Elle lisait dans ses yeux l'aveu d'un amour qu'il n'exprimerait jamais. Depuis tout petit, Eric avait été un garçon difficile. Il lui en avait toujours fait baver. Jamais il ne se laissait prendre dans les bras. Jamais un câlin. Les moments de tendresse n’existaient pas. Il n’en connaissait pas la signification. Non pas qu’il ne m’aimait pas mais il ne savait s’exprimer que violement. Les caresses devenaient des morsures puis des cris et enfin des coups. Mère célibataire, je n’avais jamais réussi à contenir toute cette fureur qui l’animait. Une autorité paternelle aurait été sans nul doute la bienvenue. Mais la vie en avait décidé autrement. Le père d’Eric nous avait abandonnés alors qu’il n’avait que 4 ans. Depuis lors, nous ne pouvions compter que l’un sur l’autre. Même si j’ai essayé tant bien que mal d’être la plus aimante et la plus présente des mamans, je pense qu’il a toujours souffert du départ de son père. Jamais il ne me l’a formulé mot pour mot mais son comportement était peu équivoque. Peu social, il rechignait sans cesse à se mêler à ses camarades de jeux. Souvent, je le voyais revenir les vêtements déchirés et les yeux au beurre noir. Les années passant, mon petit Eric était devenu de plus en plus taciturne. Aujourd’hui, il m’était devenu difficile de converser avec lui simplement. J’avais beau essayé de lui trouver des excuses, il n’en restait pas moins très dur, intransigeant envers moi. Mais, c’était mon fiston, mon bébé et il en serait toujours ainsi quoiqu’il fasse.

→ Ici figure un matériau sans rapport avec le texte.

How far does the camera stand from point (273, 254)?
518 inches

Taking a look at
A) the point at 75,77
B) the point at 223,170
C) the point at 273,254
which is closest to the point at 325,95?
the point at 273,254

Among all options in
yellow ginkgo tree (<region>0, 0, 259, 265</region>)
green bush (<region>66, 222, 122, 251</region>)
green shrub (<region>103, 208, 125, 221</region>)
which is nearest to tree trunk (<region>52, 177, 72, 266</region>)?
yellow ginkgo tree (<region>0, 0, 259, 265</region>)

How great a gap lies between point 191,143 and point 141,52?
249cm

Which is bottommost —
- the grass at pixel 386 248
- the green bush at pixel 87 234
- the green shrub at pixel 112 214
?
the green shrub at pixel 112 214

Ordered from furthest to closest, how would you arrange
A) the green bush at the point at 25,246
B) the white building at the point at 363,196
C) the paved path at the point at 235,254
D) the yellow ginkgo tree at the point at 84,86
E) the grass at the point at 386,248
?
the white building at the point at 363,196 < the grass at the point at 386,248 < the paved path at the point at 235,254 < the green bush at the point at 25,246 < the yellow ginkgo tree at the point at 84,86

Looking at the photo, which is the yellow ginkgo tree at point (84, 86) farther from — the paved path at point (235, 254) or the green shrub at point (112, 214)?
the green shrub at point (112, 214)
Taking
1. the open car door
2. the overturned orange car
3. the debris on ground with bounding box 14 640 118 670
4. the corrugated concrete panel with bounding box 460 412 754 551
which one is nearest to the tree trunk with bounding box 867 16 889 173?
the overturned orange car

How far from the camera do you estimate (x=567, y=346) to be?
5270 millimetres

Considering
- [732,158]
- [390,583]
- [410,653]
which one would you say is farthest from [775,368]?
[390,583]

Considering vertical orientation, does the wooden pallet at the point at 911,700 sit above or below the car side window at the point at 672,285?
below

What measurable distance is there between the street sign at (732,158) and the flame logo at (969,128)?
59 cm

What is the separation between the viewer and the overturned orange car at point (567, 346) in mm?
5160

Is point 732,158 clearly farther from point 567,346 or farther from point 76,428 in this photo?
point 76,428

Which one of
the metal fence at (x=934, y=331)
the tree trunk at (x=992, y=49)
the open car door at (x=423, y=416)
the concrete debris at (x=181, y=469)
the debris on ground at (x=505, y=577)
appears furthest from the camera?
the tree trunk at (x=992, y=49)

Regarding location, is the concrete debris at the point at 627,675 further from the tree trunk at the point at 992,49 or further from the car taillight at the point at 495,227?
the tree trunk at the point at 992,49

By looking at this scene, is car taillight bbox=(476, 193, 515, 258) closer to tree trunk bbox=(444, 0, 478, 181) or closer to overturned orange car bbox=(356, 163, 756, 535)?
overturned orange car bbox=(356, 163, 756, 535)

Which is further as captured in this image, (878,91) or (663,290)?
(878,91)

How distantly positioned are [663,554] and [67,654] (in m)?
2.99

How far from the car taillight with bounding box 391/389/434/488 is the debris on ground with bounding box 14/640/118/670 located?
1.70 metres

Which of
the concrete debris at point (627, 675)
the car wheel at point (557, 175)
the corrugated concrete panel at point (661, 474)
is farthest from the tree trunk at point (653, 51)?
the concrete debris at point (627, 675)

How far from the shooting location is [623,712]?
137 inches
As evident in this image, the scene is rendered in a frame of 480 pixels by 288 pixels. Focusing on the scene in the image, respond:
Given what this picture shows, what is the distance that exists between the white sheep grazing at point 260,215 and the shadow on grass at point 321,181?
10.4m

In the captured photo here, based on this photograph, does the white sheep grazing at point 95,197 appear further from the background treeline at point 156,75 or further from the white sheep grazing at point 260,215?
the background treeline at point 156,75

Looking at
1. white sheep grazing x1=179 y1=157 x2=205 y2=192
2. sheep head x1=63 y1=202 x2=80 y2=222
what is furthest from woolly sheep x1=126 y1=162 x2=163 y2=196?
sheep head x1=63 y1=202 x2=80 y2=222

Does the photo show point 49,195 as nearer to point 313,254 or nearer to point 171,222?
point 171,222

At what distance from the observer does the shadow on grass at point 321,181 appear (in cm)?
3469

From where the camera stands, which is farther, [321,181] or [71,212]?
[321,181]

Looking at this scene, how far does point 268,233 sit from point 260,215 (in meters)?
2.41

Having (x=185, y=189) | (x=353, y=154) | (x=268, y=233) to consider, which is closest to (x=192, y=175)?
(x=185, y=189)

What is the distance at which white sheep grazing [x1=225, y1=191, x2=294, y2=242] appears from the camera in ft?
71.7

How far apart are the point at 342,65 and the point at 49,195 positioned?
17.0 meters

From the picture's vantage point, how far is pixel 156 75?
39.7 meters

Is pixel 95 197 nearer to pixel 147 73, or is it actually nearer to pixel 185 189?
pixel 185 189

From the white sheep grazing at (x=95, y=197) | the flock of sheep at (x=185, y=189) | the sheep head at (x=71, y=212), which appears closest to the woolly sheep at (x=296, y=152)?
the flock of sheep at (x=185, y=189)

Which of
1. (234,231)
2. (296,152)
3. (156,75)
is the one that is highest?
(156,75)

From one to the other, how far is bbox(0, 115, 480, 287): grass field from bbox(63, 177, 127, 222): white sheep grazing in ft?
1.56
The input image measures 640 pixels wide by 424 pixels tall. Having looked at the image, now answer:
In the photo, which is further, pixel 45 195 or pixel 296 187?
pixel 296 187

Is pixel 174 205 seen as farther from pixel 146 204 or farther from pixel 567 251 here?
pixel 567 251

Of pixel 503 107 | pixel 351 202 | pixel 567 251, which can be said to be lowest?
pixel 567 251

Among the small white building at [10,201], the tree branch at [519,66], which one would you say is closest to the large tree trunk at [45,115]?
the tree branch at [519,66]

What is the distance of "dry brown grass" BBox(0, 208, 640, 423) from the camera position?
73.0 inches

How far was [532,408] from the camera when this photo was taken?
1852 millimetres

Ce jeudi matin, je l’attendais à la maison afin de régler les derniers détails de la succession de Gervaise. Gervaise était la sœur de mon ex-mari. A 55 ans, elle venait d’être emportée par une embolie foudroyante. J’avais accompagné Eric à l’enterrement. Je le faisais pour lui et non en la mémoire de Gervaise que je n’avais plus revue depuis mon divorce d’avec son frère. Eric était très proche de sa tante et je tenais à être présente dans un moment aussi difficile que celui-ci. Pourtant, à mon grand étonnement, il n’avait montré aucun signe de chagrin. Il était resté de marbre durant toute l’oraison. La froideur de mon garçon m’avait laissée interdite. Mais j’avais fini par mettre cette distance sur le compte du choc occasionné par ce décès aussi soudain que violent.
Ce matin, j’avais le sentiment de remonter le temps. L’air triste et les yeux bouffis, Patrice se tenait face à moi. Nous ne nous étions plus retrouvés ainsi depuis notre douloureuse séparation. Il était assez étrange de partager 15 ans plus tard un bol de café avec son ex-mari. L’atmosphère était plutôt tendue mais les circonstances étaient telles que nous avions l’intelligence d’enfouir nos rancoeurs mutuelles. Cela ne nous empêchait pas de rester néanmoins sur nos gardes. Nous n’étions jamais à l’abri d’un dérapage, nous le savions. Assis l’un en face de l’autre, nous attendions. Personne ne se regardait ni ne parlait. La libération vint de notre fils. La violence avec laquelle Eric pénétra dans la pièce brisa net ce silence de mort. Les yeux boursouflés et injectés de sang, il semblait comme saoul. Jamais je ne l’avais vu dans un tel état d’hébétude et de brutalité. Il ânonnait des propos incompréhensibles tout en tournoyant et gesticulant autour de nous. Il avait l’air d’un fou. Ce n’était plus mon fils. Je ne le reconnaissais plus. J’étais pétrifiée. Patrice ne bougeait pas, lui aussi paralysé par la peur. Ni l’un ni l’autre n’osions intervenir. Nous attendions, le cœur suspendu, la fin de la tempête. Elle n’arriva jamais … Eric s’approcha de Patrice et se glissa tout doucement derrière le siège de son père. D'une main assurée, sans manifester plus d'émotions qu'aux funérailles de sa tante, il lui broya le cou.